--- INPUT FOR THIS TASK Enclosed Below ---

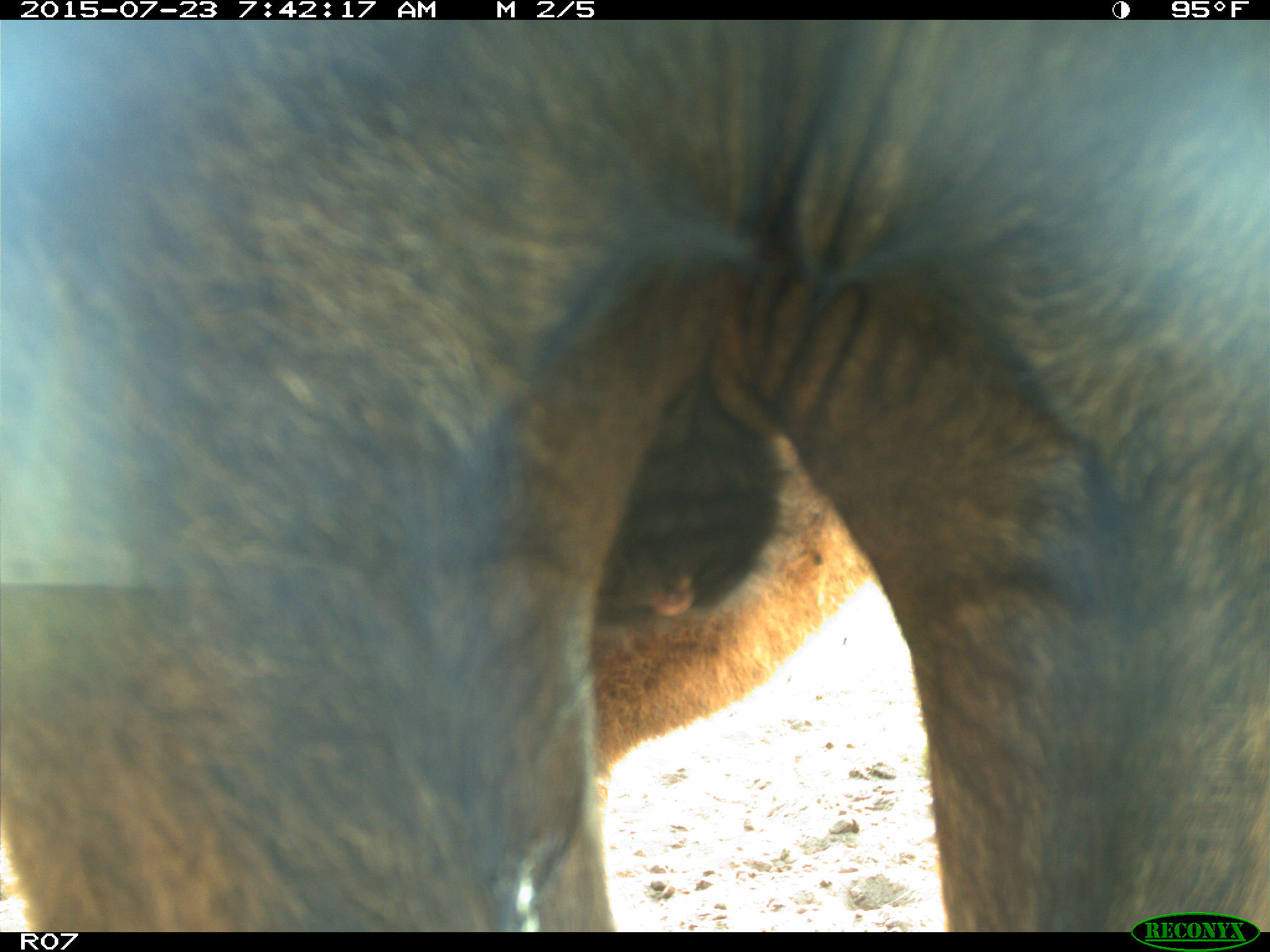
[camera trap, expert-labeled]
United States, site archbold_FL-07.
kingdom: Animalia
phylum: Chordata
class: Mammalia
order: Artiodactyla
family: Bovidae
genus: Bos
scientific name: Bos taurus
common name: domestic cow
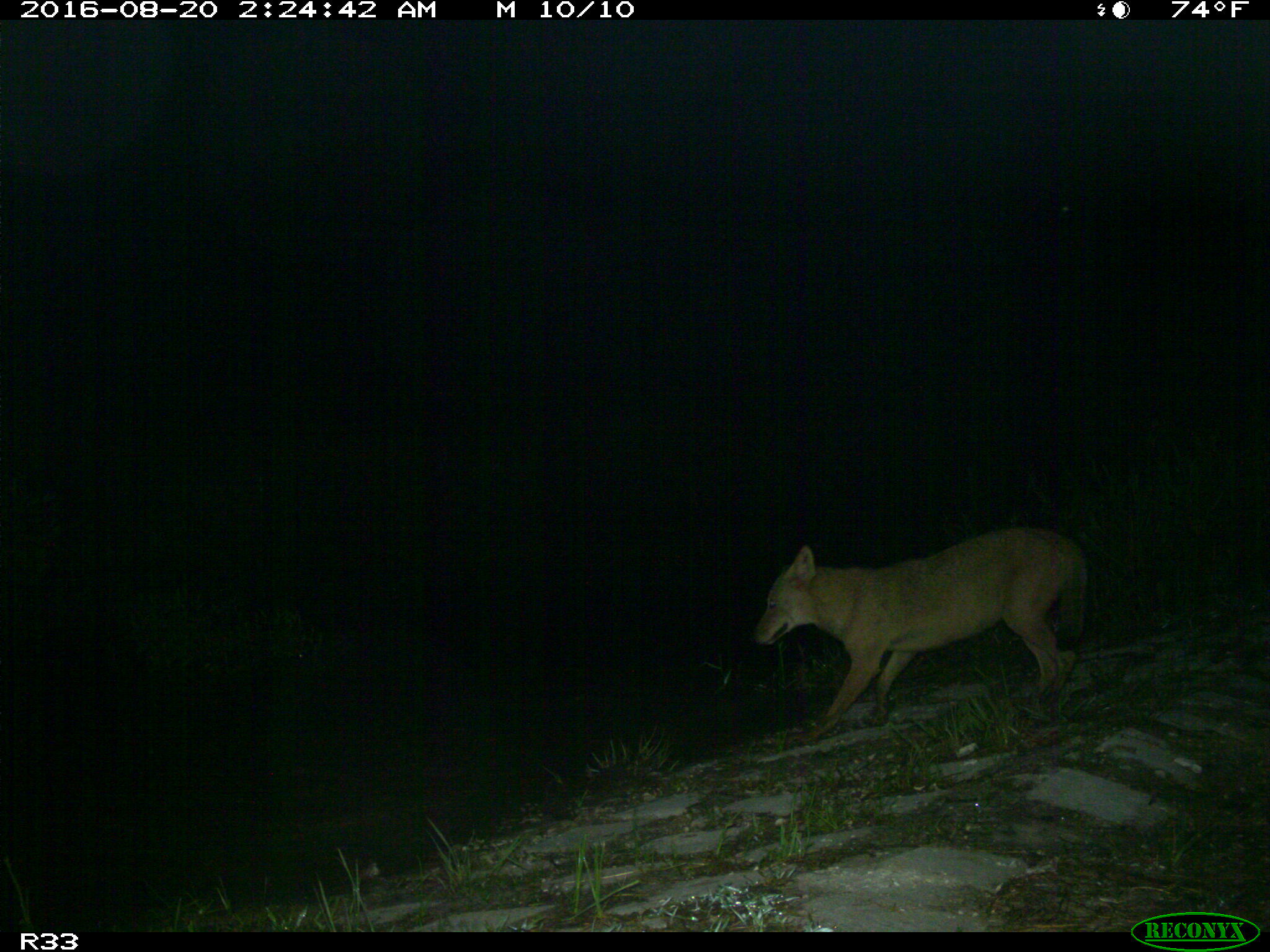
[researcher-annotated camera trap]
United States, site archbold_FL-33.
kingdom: Animalia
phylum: Chordata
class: Mammalia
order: Carnivora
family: Canidae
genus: Canis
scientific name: Canis latrans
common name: coyote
Canis latrans (coyote).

--- End of Enclosed INPUT FOR THIS TASK ---

▶ **WHAT YOU HAVE TO DO**
From the line containing "order: Artiodactyla" to the last line of the entries, copy every line exactly, including both ends, and leave out the pictures.

▶ **PROBLEM SOLUTION**
order: Artiodactyla
family: Bovidae
genus: Bos
scientific name: Bos taurus
common name: domestic cow
[researcher-annotated camera trap]
United States, site archbold_FL-33.
kingdom: Animalia
phylum: Chordata
class: Mammalia
order: Carnivora
family: Canidae
genus: Canis
scientific name: Canis latrans
common name: coyote
Canis latrans (coyote).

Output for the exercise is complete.